Sunday, September 12, 2010

Saturday

I rode my bike out to Buffalo Park, in what's become a regular circuit. It's a faux-training facility, which means there are lot of people there looking silly in loud expensive nylon. They choose a number of different tracks depending on what kind of workout they want. I usually just turn around once I'm there. Sometimes I don't have a choice. Last week there was a race on and the time before that I stripped my crank arm and my pedal fell off.
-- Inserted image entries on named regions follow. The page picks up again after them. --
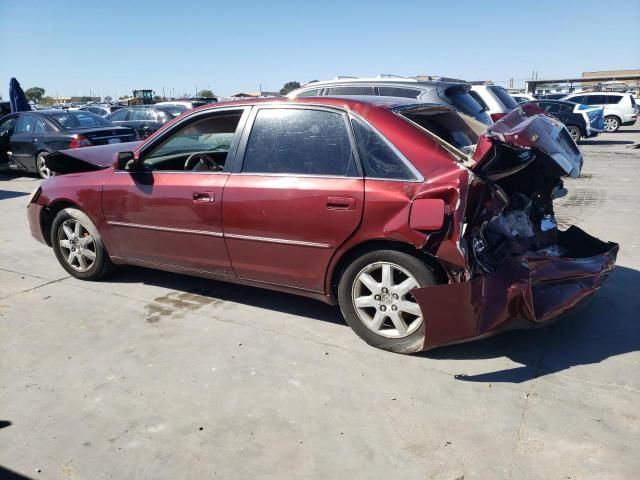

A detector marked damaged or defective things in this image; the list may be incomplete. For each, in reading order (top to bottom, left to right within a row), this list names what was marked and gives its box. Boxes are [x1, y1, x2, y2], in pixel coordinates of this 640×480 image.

broken trunk lid [45, 141, 143, 174]
broken trunk lid [472, 104, 584, 179]
damaged red car [26, 97, 620, 352]
crushed rear end [398, 104, 616, 348]
crumpled sheet metal [412, 227, 616, 350]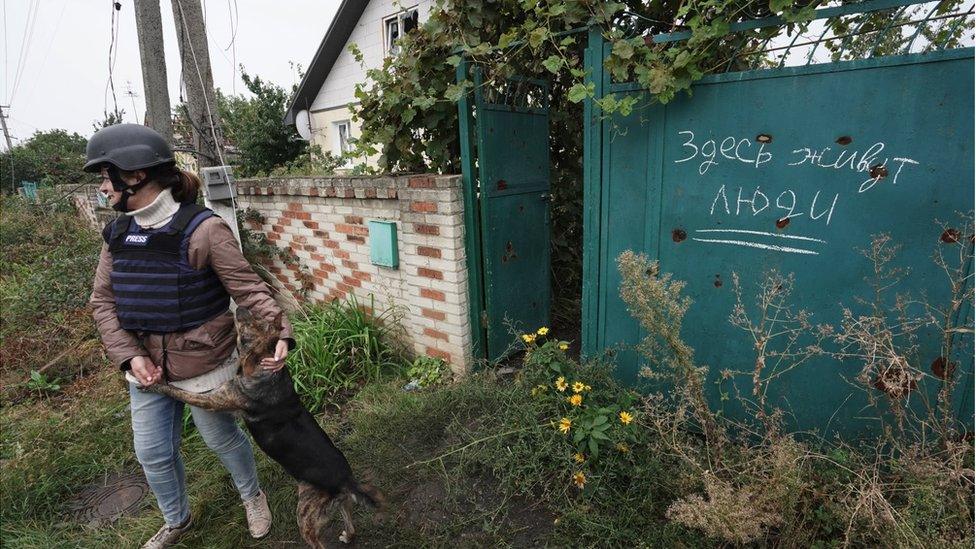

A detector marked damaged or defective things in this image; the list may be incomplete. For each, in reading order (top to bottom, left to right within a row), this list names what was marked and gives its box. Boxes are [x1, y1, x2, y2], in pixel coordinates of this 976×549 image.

Instead of going home I acted like I was going to the Grand Canyon (74 mi) and hit the museum a few miles down. I'm now at a family-run corner eatery eating a jalapeno burger, staring at Humphrey's Peak. I thought if I moved outside there'd be fewer flies and I was right. I'm glad the proggy classic rock that I heard indoors is still thumping and wailing away out here from some wire and speaker deal. I'm writing with an Eraser Mate. Fuck don't buy an eraser mate. They can't write with a darn and they cost a pretty penny.
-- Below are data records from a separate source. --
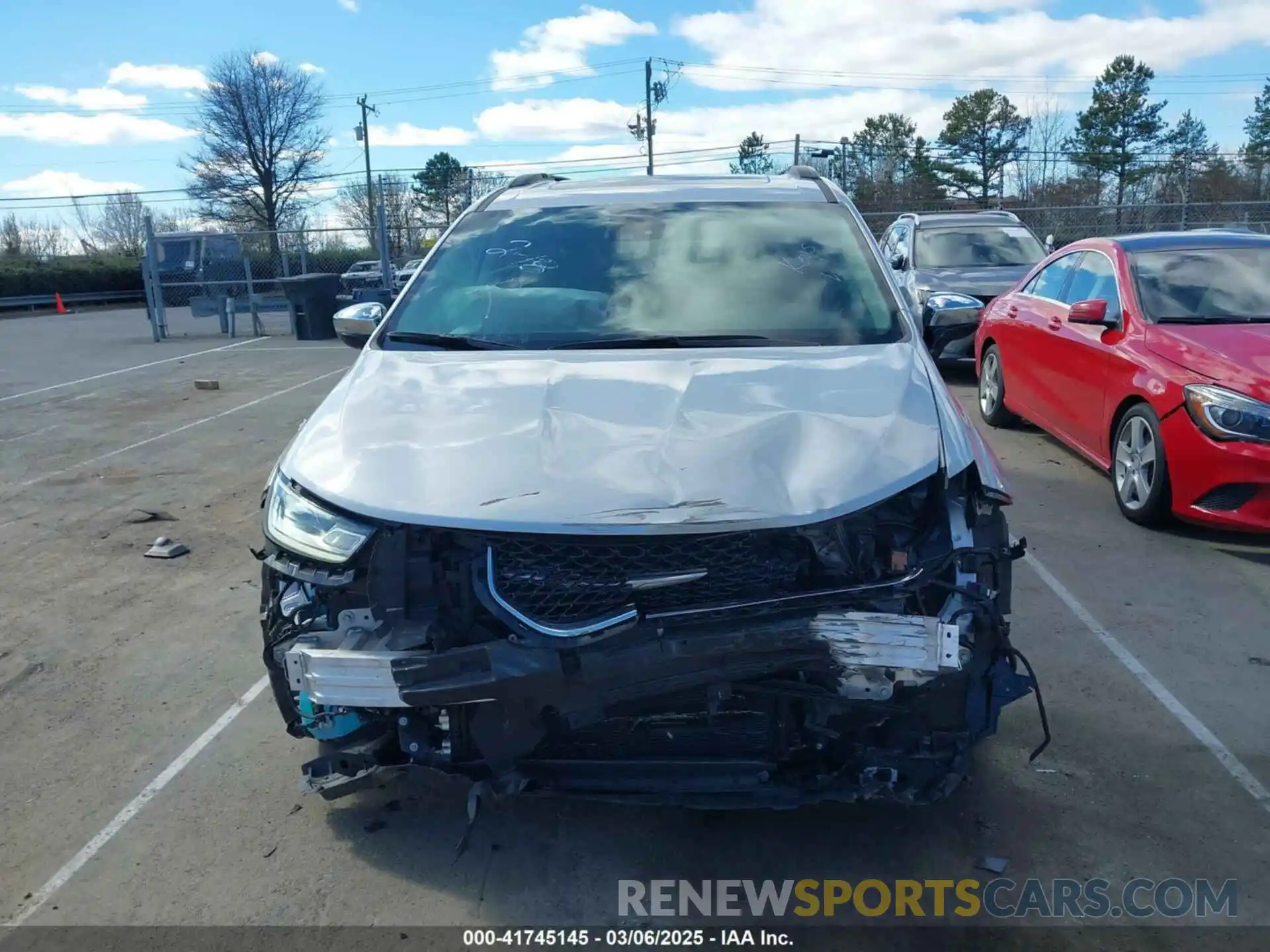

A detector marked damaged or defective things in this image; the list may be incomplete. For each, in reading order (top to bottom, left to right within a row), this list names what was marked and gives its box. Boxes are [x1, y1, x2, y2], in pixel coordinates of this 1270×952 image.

broken headlight assembly [263, 476, 373, 566]
severely damaged hood [280, 344, 952, 534]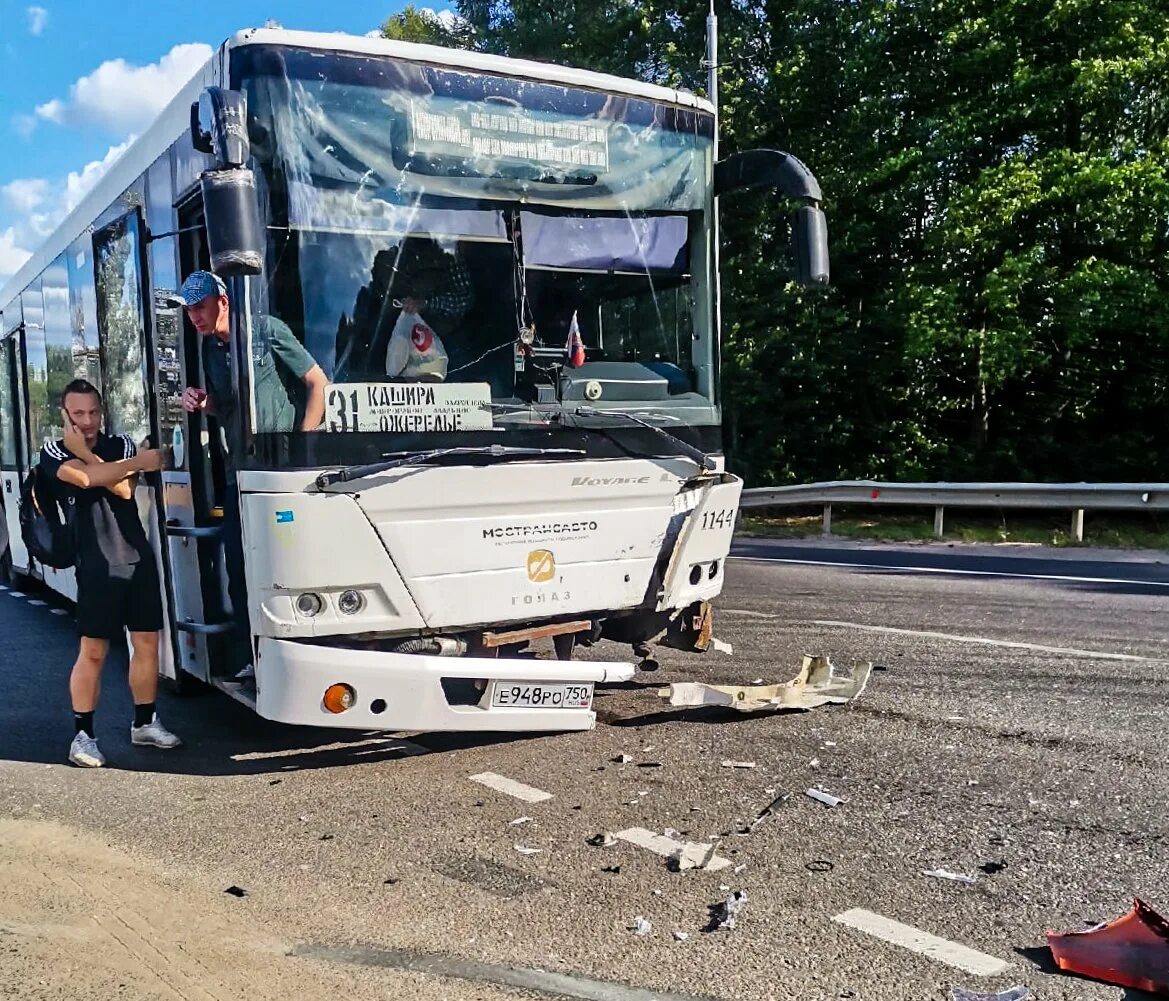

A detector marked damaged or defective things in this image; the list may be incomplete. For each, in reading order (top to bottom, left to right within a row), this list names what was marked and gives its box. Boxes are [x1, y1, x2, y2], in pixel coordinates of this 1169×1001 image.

cracked windshield [243, 49, 716, 434]
damaged white bus [0, 27, 824, 732]
detached front bumper [256, 636, 636, 732]
broken plastic fragment [656, 656, 868, 712]
broken plastic fragment [804, 784, 840, 808]
broken plastic fragment [920, 868, 976, 884]
broken plastic fragment [712, 892, 748, 928]
broken plastic fragment [1048, 900, 1168, 992]
broken plastic fragment [948, 984, 1032, 1000]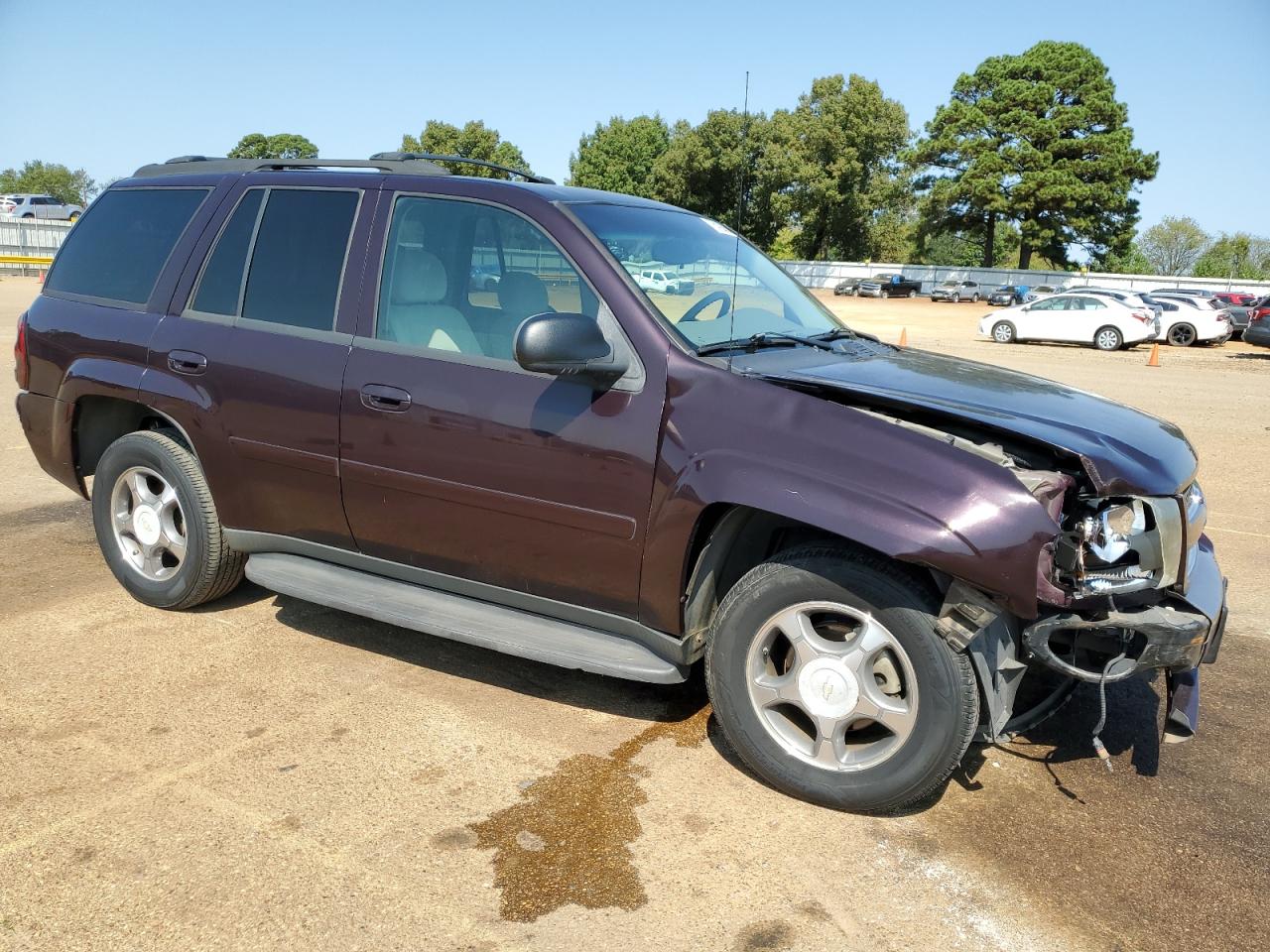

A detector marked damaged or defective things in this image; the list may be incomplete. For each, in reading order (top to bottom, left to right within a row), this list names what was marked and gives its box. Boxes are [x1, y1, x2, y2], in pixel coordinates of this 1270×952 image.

damaged purple suv [15, 155, 1222, 809]
crushed hood [738, 343, 1199, 498]
broken headlight [1048, 498, 1183, 595]
crumpled front bumper [1024, 532, 1222, 742]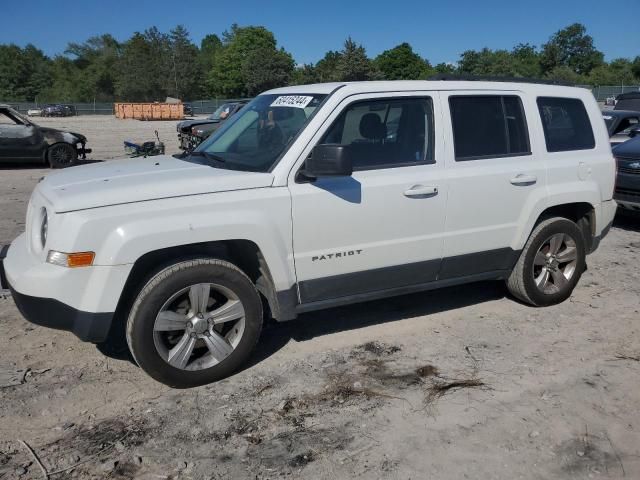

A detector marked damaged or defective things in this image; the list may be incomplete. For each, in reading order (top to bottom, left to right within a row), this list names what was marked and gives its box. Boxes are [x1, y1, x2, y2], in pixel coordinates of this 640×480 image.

black damaged car [0, 104, 91, 168]
black damaged car [178, 101, 248, 152]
This is a really good burger. The girl serving me sure is glum. I wonder if she's always like that or if something terrible happened to make her act that way. The other possibility is that it's Saturday and she's inside on a beautiful day serving half pound burgers and she's vegetarian and her chihauhau just got taken by a hawk. The call came through just before I showed up. I was feeling glum too until I went through the Ed Mell show at the museum of northern Arizona. That perked me up. Ed Mell does these cubist clouds and rocks capturing the impossibly weird depth perception of these one-of-a-kind landscapes. His cloudburst visions are heavenly. This infernal one is called Surrounding storm and it's a beaut. I wish Mia was here with me to see it

Maynard Dixon's a big influence on Mell. Funnily I was just reading about Dixon yesterday. Thomas McGuane had this to say:

"To me, no painter has ever quite understood the light, the distances, the aboriginal ghostliness of the American West as well as Maynard Dixon. The great mood of his work is solitude, the effect of land and space on people. While his work stands perfectly well on its claims to beauty, it offers a spiritual view of the West indispensable to anyone who would understand it."
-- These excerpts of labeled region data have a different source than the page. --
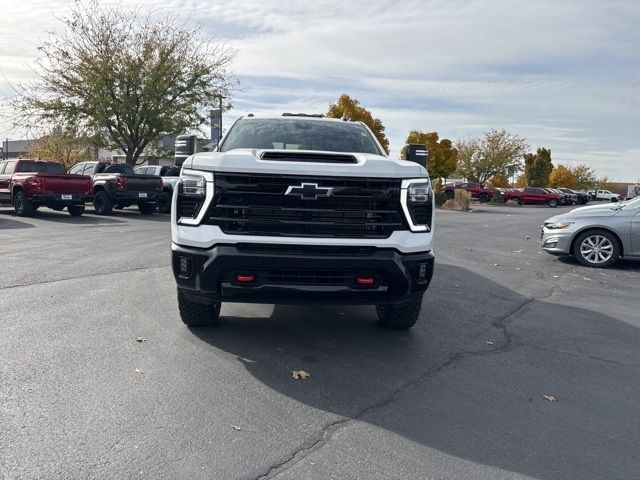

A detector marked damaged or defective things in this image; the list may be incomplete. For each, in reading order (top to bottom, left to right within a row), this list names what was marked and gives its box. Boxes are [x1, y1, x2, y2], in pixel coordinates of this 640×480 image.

crack in asphalt [0, 264, 171, 290]
crack in asphalt [251, 292, 552, 480]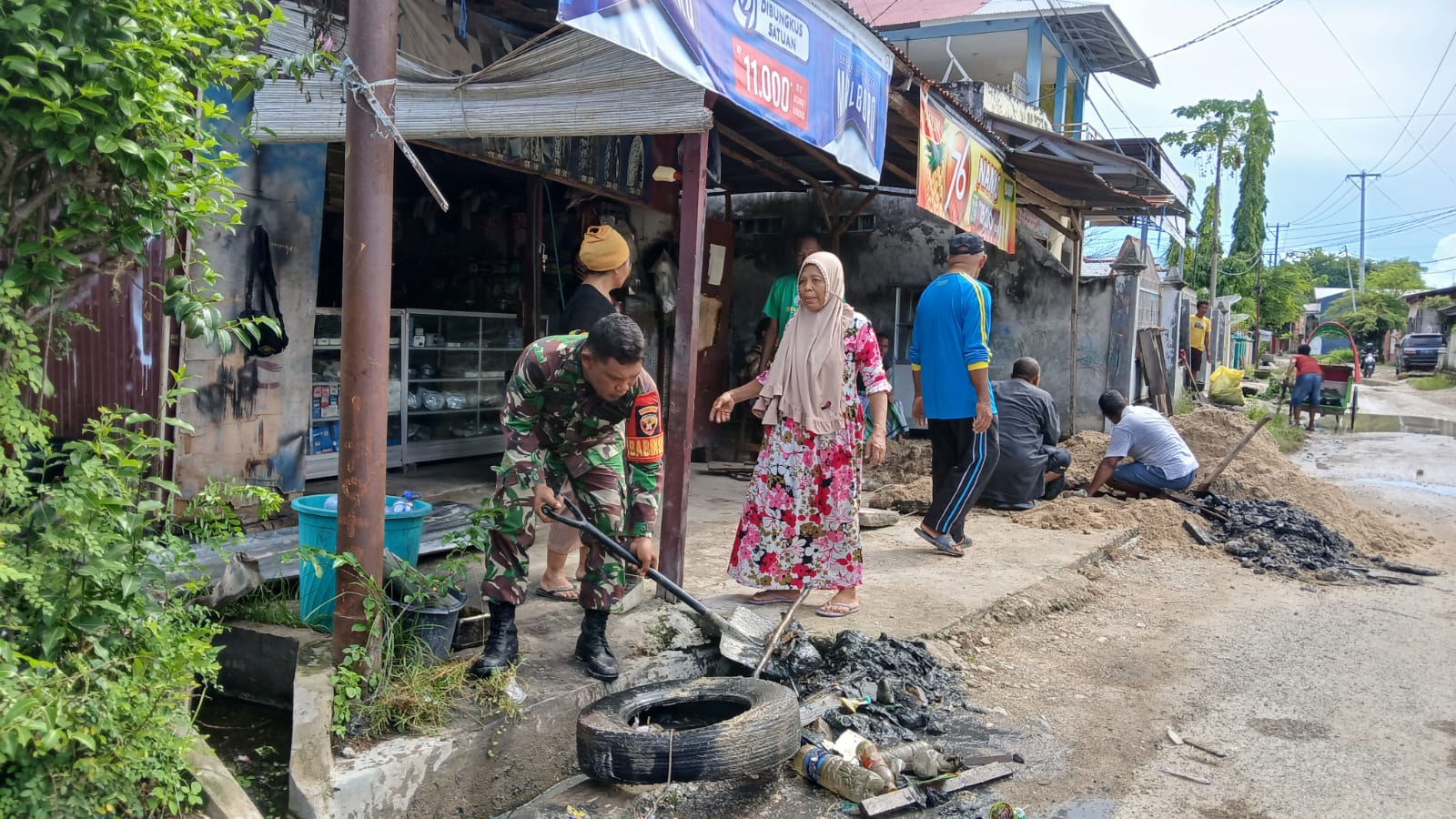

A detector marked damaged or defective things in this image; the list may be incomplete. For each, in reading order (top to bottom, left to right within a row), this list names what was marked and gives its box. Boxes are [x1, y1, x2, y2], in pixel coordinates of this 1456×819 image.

rusty metal wall [44, 234, 170, 440]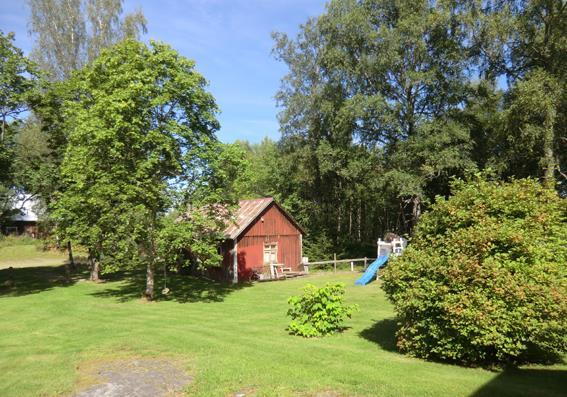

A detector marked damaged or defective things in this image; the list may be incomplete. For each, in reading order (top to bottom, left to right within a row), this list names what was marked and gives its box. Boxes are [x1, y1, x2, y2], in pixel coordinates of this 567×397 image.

rusty metal roof [223, 196, 274, 237]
Sunday, September 05, 2010

Shia Laboof

I had fun watching Disturbia, a taut rewrite of Rear Window set in Disturbia, the disturbing burbs. Shia Laboof plays a disturbed teenager who throttles his Spanish teacher because he's angry about this whole bereavement thing (the least convincing part of the entire production), and gets a bracelet strapped to his ankle that will beep if he crosses the property threshold and he don't want that particularly with the Spanish teacher's cuisine working the case. He's an ass and will rough him up, if necessary, and does because there's events that force Shia to leave the house like the kids who light dog doogie on fire and leave it on his doorstep. Shia finds out too late what it is; he's already stomped the flame. Setting off down the street after them he gets to flaunt his running form and that should be a integral competent of any Laboof cinematic characterization. The housebound voyeur turns super-sleuth because it's exciting and he has nothing else to do since he Mom disconnected his gameboy and canceled his iTunes (it would have been a different movie if he had his iTues). If he calls the police, they might just solve the case and then he'd be bored again, plus he doesn't like cops for what they put on his leg. Furthermore we wouldn't have this movie. In a supporting role, David Morse owes something to Terry O' Quinn's Stepfather but really it's a great individual performance and he is very convincing. An uptown girl moves next door, who is Laboof's age and she adequately update's Grace's role.



Shila's Mom looks just like Royal Chord's Eliza Hiscox, always a good thing when Mom's look like those girls, I reckon.

Laboof underplays the whole thing rather well.